• [Aim]:
Please copy the data below word for word, from the line containing "Could you say" through the end of the data, and leave the pictures out of your answer.

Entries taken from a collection
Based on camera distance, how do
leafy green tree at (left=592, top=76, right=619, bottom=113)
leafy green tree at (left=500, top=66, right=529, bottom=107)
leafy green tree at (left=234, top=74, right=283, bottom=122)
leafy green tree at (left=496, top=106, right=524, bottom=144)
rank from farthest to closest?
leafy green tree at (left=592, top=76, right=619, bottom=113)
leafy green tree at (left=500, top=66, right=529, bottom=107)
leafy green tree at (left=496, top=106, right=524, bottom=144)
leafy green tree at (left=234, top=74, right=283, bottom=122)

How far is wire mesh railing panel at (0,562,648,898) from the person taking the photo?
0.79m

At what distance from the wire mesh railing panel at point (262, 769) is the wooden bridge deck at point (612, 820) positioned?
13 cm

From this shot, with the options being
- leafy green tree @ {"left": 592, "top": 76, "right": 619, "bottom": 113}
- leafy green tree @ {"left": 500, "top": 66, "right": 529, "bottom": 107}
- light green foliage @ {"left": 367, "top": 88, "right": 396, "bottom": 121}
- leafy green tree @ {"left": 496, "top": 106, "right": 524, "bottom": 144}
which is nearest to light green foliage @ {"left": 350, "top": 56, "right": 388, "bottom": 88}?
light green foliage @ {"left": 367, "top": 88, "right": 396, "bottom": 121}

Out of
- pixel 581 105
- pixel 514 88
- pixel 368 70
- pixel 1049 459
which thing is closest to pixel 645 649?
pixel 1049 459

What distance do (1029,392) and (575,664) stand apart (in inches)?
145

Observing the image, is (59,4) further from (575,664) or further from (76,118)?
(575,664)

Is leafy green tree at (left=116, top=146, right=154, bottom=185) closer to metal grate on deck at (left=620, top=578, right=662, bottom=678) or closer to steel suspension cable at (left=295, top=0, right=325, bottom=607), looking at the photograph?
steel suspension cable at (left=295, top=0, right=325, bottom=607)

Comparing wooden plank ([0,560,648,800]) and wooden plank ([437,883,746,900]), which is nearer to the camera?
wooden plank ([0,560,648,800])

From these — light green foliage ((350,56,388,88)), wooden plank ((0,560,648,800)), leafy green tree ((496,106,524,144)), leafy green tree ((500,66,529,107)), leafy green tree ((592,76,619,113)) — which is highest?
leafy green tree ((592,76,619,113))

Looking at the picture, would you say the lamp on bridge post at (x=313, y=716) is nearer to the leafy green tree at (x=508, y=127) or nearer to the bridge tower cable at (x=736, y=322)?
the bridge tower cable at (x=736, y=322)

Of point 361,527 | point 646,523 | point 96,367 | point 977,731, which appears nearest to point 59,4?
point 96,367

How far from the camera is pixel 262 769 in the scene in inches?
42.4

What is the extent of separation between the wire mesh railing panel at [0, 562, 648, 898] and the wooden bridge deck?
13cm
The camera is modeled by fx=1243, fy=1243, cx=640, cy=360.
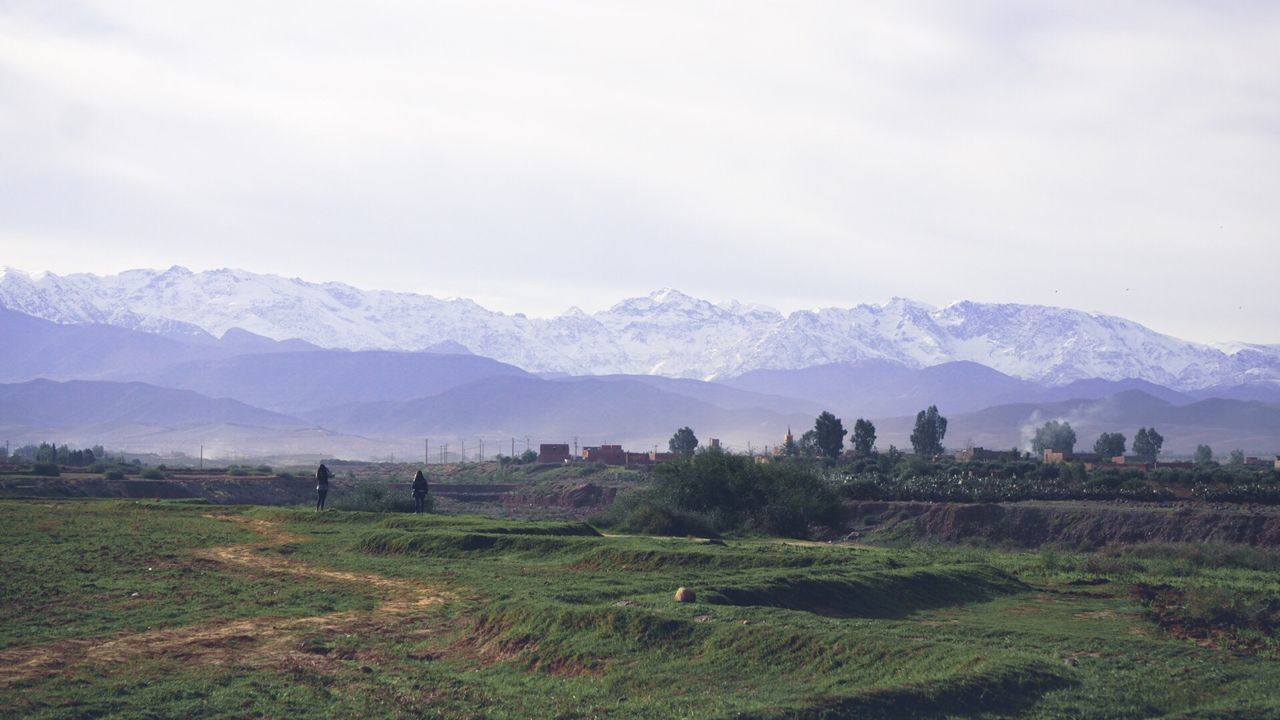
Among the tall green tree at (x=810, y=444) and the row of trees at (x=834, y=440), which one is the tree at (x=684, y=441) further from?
the tall green tree at (x=810, y=444)

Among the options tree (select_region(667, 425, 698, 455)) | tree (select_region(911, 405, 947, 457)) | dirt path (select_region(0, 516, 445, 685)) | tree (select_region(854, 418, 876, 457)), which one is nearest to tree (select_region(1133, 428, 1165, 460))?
tree (select_region(911, 405, 947, 457))

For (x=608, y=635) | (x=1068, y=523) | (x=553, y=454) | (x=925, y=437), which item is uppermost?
(x=925, y=437)

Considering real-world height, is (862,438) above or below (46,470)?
above

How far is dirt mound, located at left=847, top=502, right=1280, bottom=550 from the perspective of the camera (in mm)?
62166

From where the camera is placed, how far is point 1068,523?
6731 centimetres

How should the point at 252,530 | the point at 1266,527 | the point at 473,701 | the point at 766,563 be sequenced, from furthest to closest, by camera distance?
the point at 1266,527 < the point at 252,530 < the point at 766,563 < the point at 473,701

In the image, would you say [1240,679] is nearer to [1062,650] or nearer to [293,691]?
[1062,650]

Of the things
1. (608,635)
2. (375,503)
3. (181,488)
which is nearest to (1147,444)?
(181,488)

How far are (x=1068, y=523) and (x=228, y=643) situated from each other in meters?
55.3

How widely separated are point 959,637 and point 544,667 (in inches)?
279

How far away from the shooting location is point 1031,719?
643 inches

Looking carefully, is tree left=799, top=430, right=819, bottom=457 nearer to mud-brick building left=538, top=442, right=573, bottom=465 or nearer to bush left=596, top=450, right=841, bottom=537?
mud-brick building left=538, top=442, right=573, bottom=465

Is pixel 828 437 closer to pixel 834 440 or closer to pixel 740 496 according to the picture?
pixel 834 440

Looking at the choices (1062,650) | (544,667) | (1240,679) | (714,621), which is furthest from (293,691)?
(1240,679)
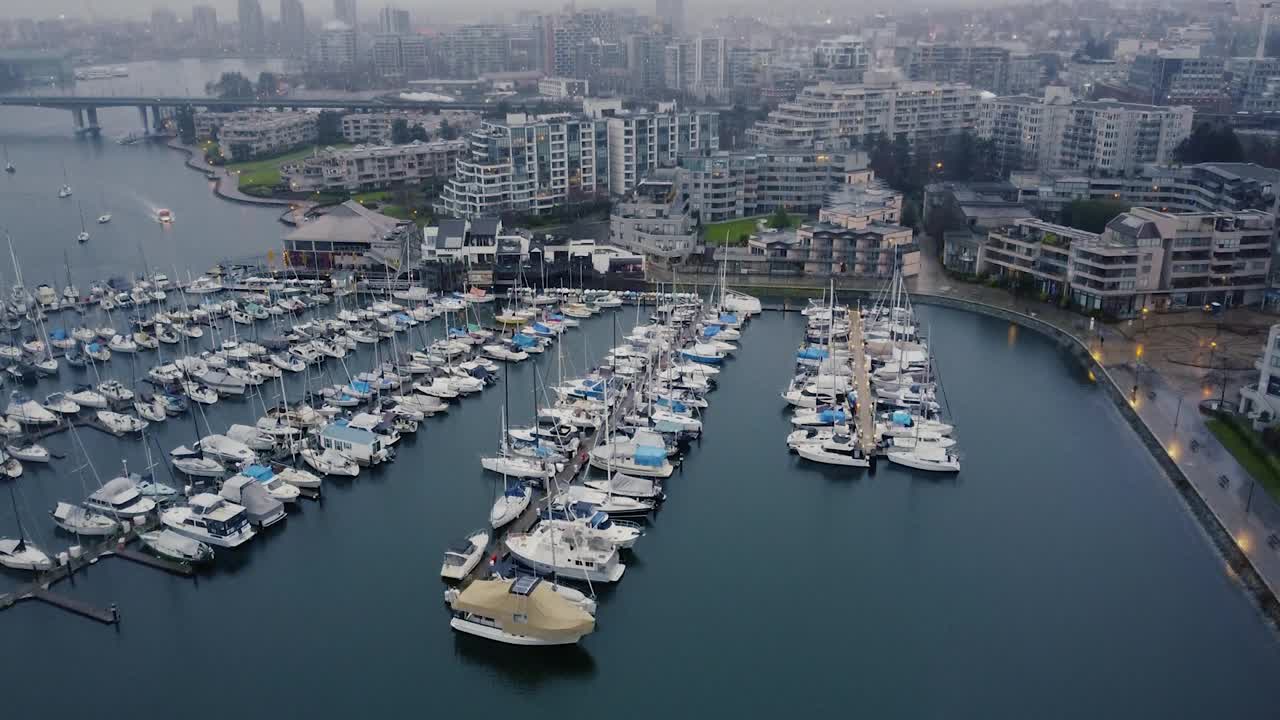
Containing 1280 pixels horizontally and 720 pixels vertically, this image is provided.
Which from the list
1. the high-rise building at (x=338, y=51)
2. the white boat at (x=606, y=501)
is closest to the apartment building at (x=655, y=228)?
the white boat at (x=606, y=501)

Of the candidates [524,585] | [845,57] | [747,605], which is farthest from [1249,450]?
[845,57]

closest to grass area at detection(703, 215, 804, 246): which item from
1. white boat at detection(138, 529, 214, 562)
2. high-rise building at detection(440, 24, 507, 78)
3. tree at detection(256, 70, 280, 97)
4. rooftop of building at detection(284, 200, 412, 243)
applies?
rooftop of building at detection(284, 200, 412, 243)

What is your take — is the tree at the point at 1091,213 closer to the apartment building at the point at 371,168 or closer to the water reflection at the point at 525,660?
the water reflection at the point at 525,660

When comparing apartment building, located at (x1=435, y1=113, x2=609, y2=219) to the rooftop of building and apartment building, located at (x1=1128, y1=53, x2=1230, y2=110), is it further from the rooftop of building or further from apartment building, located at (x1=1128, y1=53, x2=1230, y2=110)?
apartment building, located at (x1=1128, y1=53, x2=1230, y2=110)

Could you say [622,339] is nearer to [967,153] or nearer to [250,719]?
[250,719]

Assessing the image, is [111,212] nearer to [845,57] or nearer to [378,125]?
[378,125]

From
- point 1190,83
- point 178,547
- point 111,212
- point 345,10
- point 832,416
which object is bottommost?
point 178,547

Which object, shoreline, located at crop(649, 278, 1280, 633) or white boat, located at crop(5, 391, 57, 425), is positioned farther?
white boat, located at crop(5, 391, 57, 425)

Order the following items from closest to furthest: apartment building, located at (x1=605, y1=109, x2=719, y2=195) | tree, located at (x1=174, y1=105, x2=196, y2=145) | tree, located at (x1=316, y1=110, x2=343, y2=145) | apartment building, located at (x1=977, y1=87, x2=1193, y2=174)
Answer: apartment building, located at (x1=977, y1=87, x2=1193, y2=174) → apartment building, located at (x1=605, y1=109, x2=719, y2=195) → tree, located at (x1=316, y1=110, x2=343, y2=145) → tree, located at (x1=174, y1=105, x2=196, y2=145)
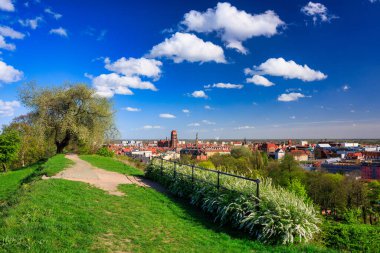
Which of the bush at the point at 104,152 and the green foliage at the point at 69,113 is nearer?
the green foliage at the point at 69,113

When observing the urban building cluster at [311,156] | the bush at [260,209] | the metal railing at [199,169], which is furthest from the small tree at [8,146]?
the bush at [260,209]

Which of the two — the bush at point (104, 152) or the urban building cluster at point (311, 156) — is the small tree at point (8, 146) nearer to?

• [Answer below]:
Could you say [622,339] is nearer to [967,153] or nearer to [250,719]?
[250,719]

Assessing the image, is [111,212] nearer to [845,57] or nearer to [378,125]?
[378,125]

From
- point 1190,83
- point 178,547
- point 111,212
- point 345,10
- point 832,416
which object is bottommost?
point 178,547

Which object, shoreline, located at crop(649, 278, 1280, 633) or white boat, located at crop(5, 391, 57, 425), is positioned farther?
white boat, located at crop(5, 391, 57, 425)

Order the following items from closest to furthest: apartment building, located at (x1=605, y1=109, x2=719, y2=195) | tree, located at (x1=174, y1=105, x2=196, y2=145) | tree, located at (x1=316, y1=110, x2=343, y2=145) | apartment building, located at (x1=977, y1=87, x2=1193, y2=174)
Answer: apartment building, located at (x1=977, y1=87, x2=1193, y2=174) → apartment building, located at (x1=605, y1=109, x2=719, y2=195) → tree, located at (x1=316, y1=110, x2=343, y2=145) → tree, located at (x1=174, y1=105, x2=196, y2=145)
Which of the bush at the point at 104,152 and the green foliage at the point at 69,113 is nearer?
the green foliage at the point at 69,113

When observing the urban building cluster at [311,156] | the bush at [260,209] | the metal railing at [199,169], which is furthest from the small tree at [8,146]?
the bush at [260,209]

Which of the two — the bush at point (104, 152) or the urban building cluster at point (311, 156) — is the small tree at point (8, 146) nearer to?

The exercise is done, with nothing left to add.